Wir bespielen das ganze Haus der Volksbühne am Kaulenberg. Das Publikum kann sich zwischendurch frei bewegen, ist Teil des Geschehens. Ausgangspunkt ist die Idee, das Theater als Experimentierraum zu begreifen und dort das „Königreich“ für die Dauer des Abends gemeinsam zu gründen. Neben klassischen Spiel- passagen wird es Momente geben, wo man sich eigenständig informieren, an Abstimmungen teilnehmen oder auch eine Audienz beim „König“ haben kann.
Was kann Ihr Stück leisten? Wo liegen seine Grenzen? Welche Ästhetik ist zu erwarten?

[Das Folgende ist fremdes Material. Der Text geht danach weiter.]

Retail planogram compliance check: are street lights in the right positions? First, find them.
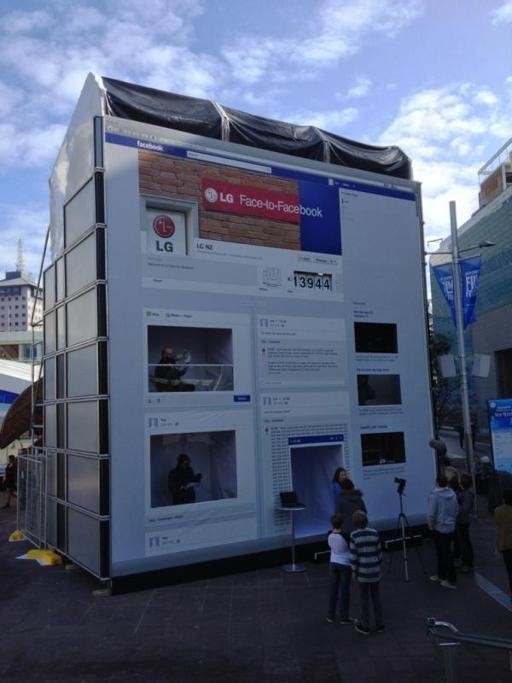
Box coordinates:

Wir finden es wichtig, über das Thema zu informieren und die gesellschaftliche Aufmerksamkeit zu schärfen. Aber wir sind uns auch bewusst, dass wir damit unmöglich alle erreichen können. Wir wollen Fragen an das Material stellen und unsere eigene Auseinandersetzung damit thematisieren. So ergibt sich am Ende eine Mischung aus Spiel und Reenactment, Dokumenta- tion und Ausstellung sowie interaktiven Momenten und Diskus- sion. Drei Schauspielerinnen werden gemeinsam mit dem Publikum die wichtigsten Stationen, Figuren und Elemente des „Königreichs Deutschland“ beleuchten. Wir stecken schon mitten in den Proben und freuen uns darauf. Darf ich noch etwas sagen?
Bitte!
Das Projekt wird gefördert vom Fonds Darstellende Künste aus Mitteln der Beauftragten der Bundesregierung für Kultur und Medien im Rahmen von „Neustart Kultur“. Das zu sagen, ist schon wichtig.